Przytoczony fragment
▼

Rynki europejskie zakończyły wczoraj dzień nieco wyżej po tym, jak przewodniczący Rezerwy Federalnej Jerome Powell wyjaśnił swoje komentarze z poprzedniego dnia w odniesieniu do tego, co Fed prawdopodobnie zrobi w sprawie stóp za dwa tygodnie.
Powell jedynie powtórzył, że Rezerwa Federalna pozostaje zależna od danych i że nic nie zostało przesądzone, jeśli chodzi o to, czy zobaczymy podwyżkę o 25 czy 50 pb.
Komentarze te pomogły na krótko obniżyć rentowność i zdjąć dolara z dziennych maksimów, ale w rzeczywistości rynki powoli zaczynają zdawać sobie sprawę, że stopy prawdopodobnie pozostaną wyższe przez dłuższy czas, a stopa końcowa prawdopodobnie znajdzie się na znacznie wyższym poziomie, niż wcześniej sądzono.
Pomimo tego rynki amerykańskie, mimo że zamknęły się niżej, zdołały utrzymać kluczowe poziomy. S&P500 i Nasdaq 100 nadal znajdują się powyżej kluczowych technicznych wsparć na 200-dniowej SMA. Rentowność 2-letnich obligacji w USA wzrosła o ponad 100 punktów bazowych od ostatniego posiedzenia Fedu, osiągając poziom powyżej 5%. Natomiast na długim końcu krzywej, od dwóch tygodni, dzieje się niewiele. Może to oznaczać, że inwestorzy kupują dłuższe duration kosztem akcji czy krótszego duration licząc na to, że Fed prędzej czy później będzie musiał skapitulować. Dodatkowo na długim końcu krzywej spada wrażliwość na dalsze podwyżki, a rośnie na ewentualne obniżki.

▲

Zadanie
Przytocz dosłownie część fragmentu o rynkach finansowych od słów „Rynki europejskie zakończyły” aż do słów „niż wcześniej sądzono.” włącznie. Opieraj się wyłącznie na przytoczonym fragmencie.

Poniższe dane
▼

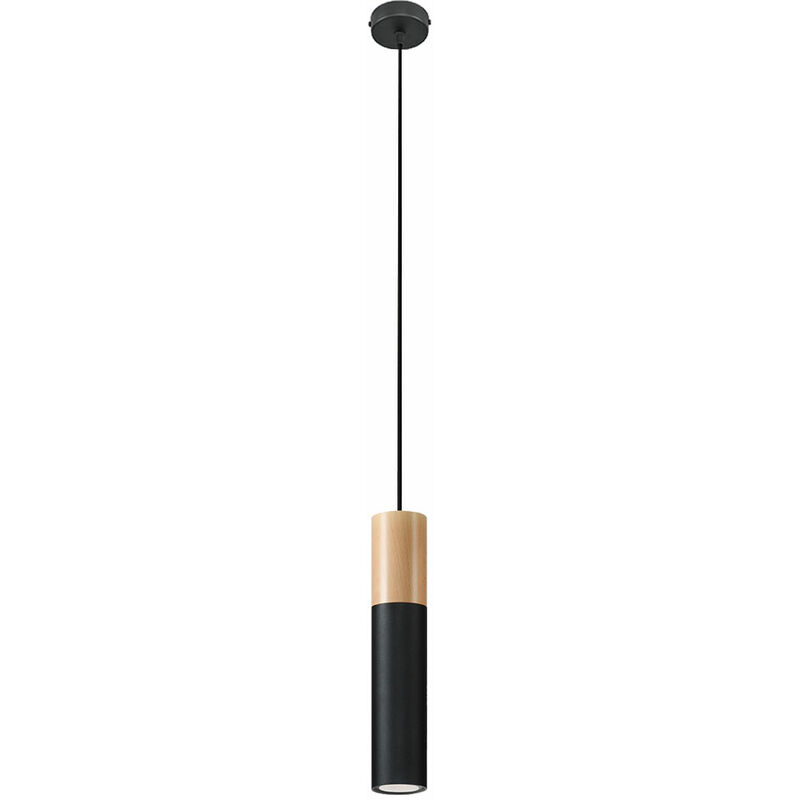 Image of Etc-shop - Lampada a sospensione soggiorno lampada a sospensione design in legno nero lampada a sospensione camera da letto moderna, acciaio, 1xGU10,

▲

Odpowiedź
Rynki europejskie zakończyły wczoraj dzień nieco wyżej po tym, jak przewodniczący Rezerwy Federalnej Jerome Powell wyjaśnił swoje komentarze z poprzedniego dnia w odniesieniu do tego, co Fed prawdopodobnie zrobi w sprawie stóp za dwa tygodnie.
Powell jedynie powtórzył, że Rezerwa Federalna pozostaje zależna od danych i że nic nie zostało przesądzone, jeśli chodzi o to, czy zobaczymy podwyżkę o 25 czy 50 pb.
Komentarze te pomogły na krótko obniżyć rentowność i zdjąć dolara z dziennych maksimów, ale w rzeczywistości rynki powoli zaczynają zdawać sobie sprawę, że stopy prawdopodobnie pozostaną wyższe przez dłuższy czas, a stopa końcowa prawdopodobnie znajdzie się na znacznie wyższym poziomie, niż wcześniej sądzono.